Tasks for this exercise -
1 > How would you render the sentence "You are viewing a plain text version of this content." from the svn commit notice in Spanish?
2 > Do these statements agree with the svn commit notice? (a) The commit's author is adelmelle. (b) The log describes the change as removing the Javadoc. (c) The new revision number is 670723. Answer yes or no for each, quoting the words that decide it.
3 > Pick up the svn commit notice for LineBreakStatus.java at the point where its text ends and carry it on.

START Document passage

You are viewing a plain text version of this content. The canonical link for it is here.
Posted to fop-commits@xmlgraphics.apache.org by ad...@apache.org on 2008/06/23 21:56:52 UTC

svn commit: r670723 - /xmlgraphics/fop/trunk/src/java/org/apache/fop/text/linebreak/LineBreakStatus.java

Author: adelmelle
Date: Mon Jun 23 12:56:51 2008
New Revision: 670723

URL: http://svn.apache.org/viewvc?rev=670723&view=rev
Log:
Javadoc modification + addition of clarifying comments

Modified:
    xmlgraphics/fop/trunk/src/java/org/apache/fop/text/linebreak/LineBreakStatus.java

Modified: xmlgraphics/fop/trunk/src/java/org/apache/fop/text/linebreak/LineBreakStatus.java
URL: http://svn.apache.org/viewvc/xmlgraphics/fop/trunk/src/java/org/apache/fop/text/linebreak/LineBreakStatus.java?rev=670723&r1=670722&r2=670723&view=diff
==============================================================================
--- xmlgraphics/fop/trunk/src/java/org/apache/fop/text/linebreak/LineBreakStatus.java (original)

END Document passage
START Excerpted records

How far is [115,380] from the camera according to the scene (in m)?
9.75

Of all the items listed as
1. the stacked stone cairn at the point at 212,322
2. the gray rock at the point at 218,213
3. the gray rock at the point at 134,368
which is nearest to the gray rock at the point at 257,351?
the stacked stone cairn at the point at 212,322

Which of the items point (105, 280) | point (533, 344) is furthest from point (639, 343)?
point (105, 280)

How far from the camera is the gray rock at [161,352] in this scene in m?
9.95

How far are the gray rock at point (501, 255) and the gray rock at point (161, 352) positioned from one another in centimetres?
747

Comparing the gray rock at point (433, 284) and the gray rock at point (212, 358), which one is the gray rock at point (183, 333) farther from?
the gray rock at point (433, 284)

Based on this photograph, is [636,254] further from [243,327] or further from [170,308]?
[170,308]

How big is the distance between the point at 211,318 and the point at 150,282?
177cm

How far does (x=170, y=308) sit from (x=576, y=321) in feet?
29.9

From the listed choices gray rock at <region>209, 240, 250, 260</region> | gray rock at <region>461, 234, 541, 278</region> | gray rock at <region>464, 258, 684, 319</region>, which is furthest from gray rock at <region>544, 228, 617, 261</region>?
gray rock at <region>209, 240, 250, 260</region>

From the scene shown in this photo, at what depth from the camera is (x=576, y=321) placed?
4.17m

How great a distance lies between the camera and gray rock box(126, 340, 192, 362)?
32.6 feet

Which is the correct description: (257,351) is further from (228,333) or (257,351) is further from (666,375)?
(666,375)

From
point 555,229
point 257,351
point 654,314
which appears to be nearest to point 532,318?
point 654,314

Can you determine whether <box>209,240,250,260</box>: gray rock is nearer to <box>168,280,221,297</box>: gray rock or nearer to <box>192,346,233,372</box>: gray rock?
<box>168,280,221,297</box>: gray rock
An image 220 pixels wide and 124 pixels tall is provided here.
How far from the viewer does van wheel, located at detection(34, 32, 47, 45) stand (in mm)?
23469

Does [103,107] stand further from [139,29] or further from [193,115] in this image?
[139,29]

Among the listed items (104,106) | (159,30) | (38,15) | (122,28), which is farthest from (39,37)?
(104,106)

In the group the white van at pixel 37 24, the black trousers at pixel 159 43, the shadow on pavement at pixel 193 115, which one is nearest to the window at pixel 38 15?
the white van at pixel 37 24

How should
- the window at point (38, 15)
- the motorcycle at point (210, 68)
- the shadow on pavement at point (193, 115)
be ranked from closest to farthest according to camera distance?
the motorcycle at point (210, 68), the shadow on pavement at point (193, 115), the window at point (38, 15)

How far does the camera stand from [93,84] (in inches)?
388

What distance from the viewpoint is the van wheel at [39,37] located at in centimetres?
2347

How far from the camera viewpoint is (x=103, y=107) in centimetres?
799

END Excerpted records

Answers to the exercise -
1 > Está viendo una versión en texto plano de este contenido.

2 >
(a) Yes: "Author: adelmelle"
(b) No: "Javadoc modification + addition of clarifying comments"
(c) Yes: "New Revision: 670723"

3 >
+++ xmlgraphics/fop/trunk/src/java/org/apache/fop/text/linebreak/LineBreakStatus.java Mon Jun 23 12:56:51 2008
@@ -61,52 +61,90 @@
     }
 
     /**
-     * Check whether a line break may happen.
-     * The function returns the line breaking status of the point before the given character. 
-     * The algorithm is the table driven algorithm described in the Unicode
-     * <a href="http://unicode.org/reports/tr14/#PairBasedImplementation">technical report #14</a>.
-     * The pair table is taken from @see LineBreakUtils
+     * Check whether a line break may happen according to the rules described in
+     * the <a href="http://unicode.org/reports/tr14/#Algorithm">Unicode Line Breaking Algorithm</a>.
+     * The function returns the line breaking status of the point <em>before</em> the given character. 
+     * The algorithm is the table-driven algorithm, as described in 
+     * <a href="http://unicode.org/reports/tr14/#PairBasedImplementation">
+     * Unicode Technical Report #14</a>.
+     * The pair table is taken from {@link LineBreakUtils}.
      * 
-     * TODO: Better handling for AI, SA, CB and other line break classes.
+     * TODO: Better handling for AI, SA, SG and XX line break classes.
      * 
-     * @param c The character.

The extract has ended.